Il a défendu la nécessité d'établir des politiques pour un circuit de commercialisation efficace et durable et de mettre en place un système de bénéfices et de ré-bénéfices (épluchage, torréfaction, mouture, conditionnement et sélection du cacao et du café).

Il a souligné qu'il existe un agent économique, mandaté par le gouvernorat de Cabinda, qui achète un nombre réduit aux producteurs au prix du cacao pour 400,00 Kwanzas et du café pour 200,00 kzs.

Cette baisse des prix a poussé les producteurs à rechercher de meilleurs prix de vente auprès d'agents des pays voisins tels que la République du Congo (RC) et la République démocratique du Congo (RDC), qui offrent par kg de cacao une valeur supérieure à 500 kzs et pour café entre 300 et 400 kwanzas par kg.

Le gouvernorat provincial de Cabinda continue de créer des conditions d'incitation et d'encouragement pour les producteurs, recherchant des politiques visant à équilibrer les coûts de production et d'achat avec les caféiculteurs à un bon prix, et à stimuler la production et la productivité pour avoir d'autres sources de revenus.

L'objectif est de faire de la province un potentiel producteur de café et de cacao à vendre sur d'autres marchés du pays et à l'étranger, compte tenu de sa qualité.

Les producteurs de café de Cabinda ont été paralysés pendant environ deux ans en raison du manque de soutien et d'incitations.

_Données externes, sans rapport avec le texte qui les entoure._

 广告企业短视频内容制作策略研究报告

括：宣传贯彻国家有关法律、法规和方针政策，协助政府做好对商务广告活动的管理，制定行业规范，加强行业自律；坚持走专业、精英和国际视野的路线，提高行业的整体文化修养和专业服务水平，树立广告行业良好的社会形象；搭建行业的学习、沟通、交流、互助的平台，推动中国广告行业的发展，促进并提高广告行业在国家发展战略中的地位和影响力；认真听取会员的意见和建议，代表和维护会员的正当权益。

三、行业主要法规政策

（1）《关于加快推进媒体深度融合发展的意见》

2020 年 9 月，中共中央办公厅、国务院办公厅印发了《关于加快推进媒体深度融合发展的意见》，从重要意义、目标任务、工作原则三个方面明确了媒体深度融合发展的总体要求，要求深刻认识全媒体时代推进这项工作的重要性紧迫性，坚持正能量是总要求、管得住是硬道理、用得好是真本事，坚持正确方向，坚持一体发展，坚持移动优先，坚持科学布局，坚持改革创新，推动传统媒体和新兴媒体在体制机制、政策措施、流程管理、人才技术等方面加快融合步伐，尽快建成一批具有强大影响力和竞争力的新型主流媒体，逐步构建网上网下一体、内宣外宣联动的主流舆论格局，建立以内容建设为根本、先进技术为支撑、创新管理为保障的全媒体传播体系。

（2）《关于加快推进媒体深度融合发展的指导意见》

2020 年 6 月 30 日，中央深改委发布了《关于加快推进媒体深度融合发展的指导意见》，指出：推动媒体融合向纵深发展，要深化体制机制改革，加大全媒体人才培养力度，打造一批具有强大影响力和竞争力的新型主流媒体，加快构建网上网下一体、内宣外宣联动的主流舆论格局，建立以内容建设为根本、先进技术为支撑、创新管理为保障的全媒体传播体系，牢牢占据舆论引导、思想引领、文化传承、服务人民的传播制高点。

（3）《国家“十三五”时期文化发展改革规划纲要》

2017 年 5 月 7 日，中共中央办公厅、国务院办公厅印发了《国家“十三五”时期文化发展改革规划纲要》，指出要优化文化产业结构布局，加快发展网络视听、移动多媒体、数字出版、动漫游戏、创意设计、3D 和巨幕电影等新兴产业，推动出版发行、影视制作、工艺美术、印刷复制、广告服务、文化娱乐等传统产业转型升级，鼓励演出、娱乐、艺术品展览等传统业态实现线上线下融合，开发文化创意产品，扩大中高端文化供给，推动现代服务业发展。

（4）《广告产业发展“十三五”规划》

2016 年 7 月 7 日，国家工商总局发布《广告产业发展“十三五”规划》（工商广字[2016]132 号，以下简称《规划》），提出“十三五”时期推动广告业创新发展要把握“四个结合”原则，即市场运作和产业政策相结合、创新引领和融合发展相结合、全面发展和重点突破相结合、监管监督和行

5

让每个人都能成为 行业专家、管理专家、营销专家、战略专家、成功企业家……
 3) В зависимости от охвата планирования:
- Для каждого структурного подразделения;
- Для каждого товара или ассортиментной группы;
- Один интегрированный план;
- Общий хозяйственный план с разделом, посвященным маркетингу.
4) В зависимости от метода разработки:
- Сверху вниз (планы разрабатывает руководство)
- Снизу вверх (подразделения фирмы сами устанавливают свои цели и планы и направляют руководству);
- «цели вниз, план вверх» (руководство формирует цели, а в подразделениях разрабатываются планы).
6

En 2018, le gouvernorat a acquis environ 1,5 million de plants de cultures commerciales comme le cacao, le café et le palmier, qui ont été distribués à environ 27 associations pour une superficie de terres arables estimée à 64 hectares au niveau provincial.

 Le manque de véhicules pour transporter la production, tronçonneuses, décortiqueuses, torréfacteurs, moulins et emballages pour le café et le cacao sont d'autres difficultés pointées par les associations de coopératives et de producteurs de Café, Cacao et Palmier.